The Connecticut Coalition to End Homelessness (CCEH) partnered with Microsoft to develop a mobile survey on the state of youth homelessness in the state of Connecticut.

The CCEH survey included a statewide count of unstably housed and homeless youth (ages 13-24), and was powered by Microsoft developers.

According to Microsoft’s Real Life Code blog, the app was completed in about two weeks, just in time to start training volunteers for the youth homelessness survey, and it was used by 200 volunteers on iOS and Android, who together collected more than 1,100 surveys over the span of a few days, with no major outages or issues.

Read More: How Microsoft developers use ‘real life code’ to help UN monitor humanitarian crises

The app — We Count  — presented a dynamic questionnaire to the volunteer, and walked them through the questions they needed to ask their interviewee.

The app used the device’s location services (GPS and cell triangulation) to locate where the survey took place, and all survey answers were eventually removed from the local device for privacy purposes.

Lisa Tepper Bates, Executive Director at CCEH

“It really helps us to have an app that can run on any smartphone – it makes it easier for volunteers to participate and support this effort,” said CCEH Executive Director Lisa Tepper Bates.

With population of 3,405,565; youth homelessness in Connecticut counts for about 3,000 individuals or .09% of the state’s population.

According to the CCEH, “Unaccompanied homeless youth are a largely hidden population. Some homeless young people are identified during the annual Point-in-Time Count census of homelessness, but many are missed because they do not access adult emergency shelters or other homeless services.”

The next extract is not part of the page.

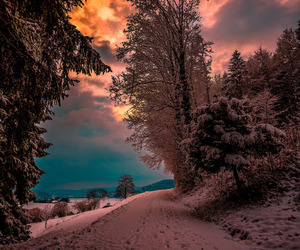 winter, landscape, and nature image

The mobile app survey developed by Microsoft and Hartford-based technology services provider Nutmeg Consulting was used by the CCEH to collect the necessary data to better understand homelessness and housing instability among youth in Connecticut, with questions like the one below: “Where did you sleep on Tuesday?”

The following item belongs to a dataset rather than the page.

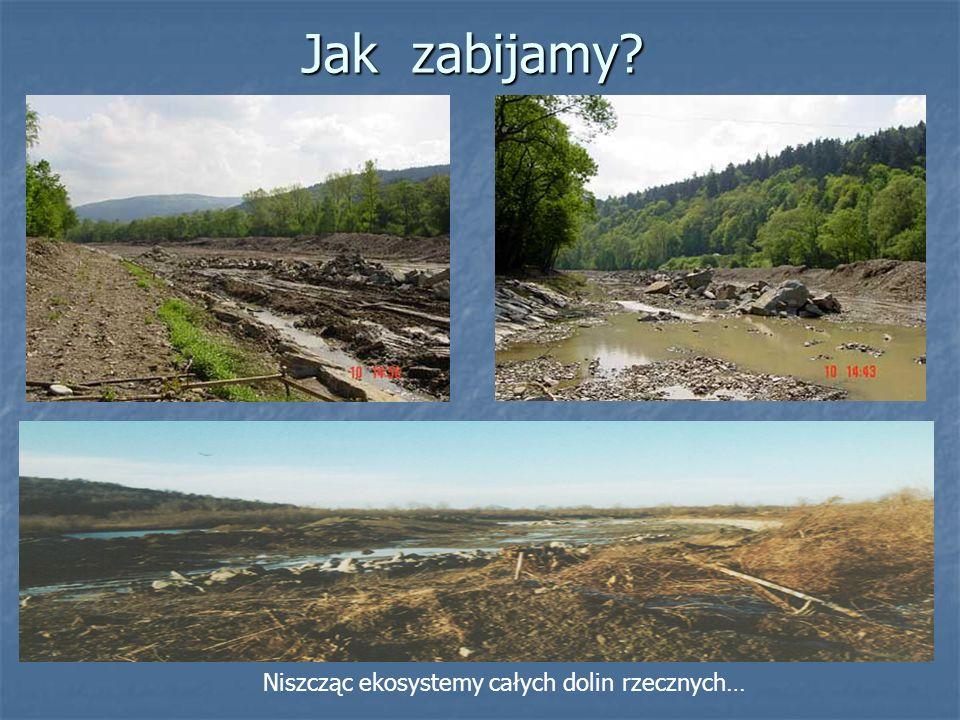 Jak zabijamy? Niszcząc ekosystemy całych dolin rzecznych…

Screenshot of a survey question from Microsoft’s Real Life Code Blog

One of the many difficulties in assessing the state of homelessness among youth is that many young people living on the street were either forced to leave their homes, or they were fleeing some type of domestic abuse. This makes anonymity and privacy a great concern.

The National Center for Housing and Child Welfare states there are between 1 million and 1.7 million homeless youth who have runaway or have been asked to leave their homes.

Without a support system, this may lead one to not trust the system because of past traumas associated with either the family, the State, or the simple fact that they were forced to live on the street where they were left to fend for themselves.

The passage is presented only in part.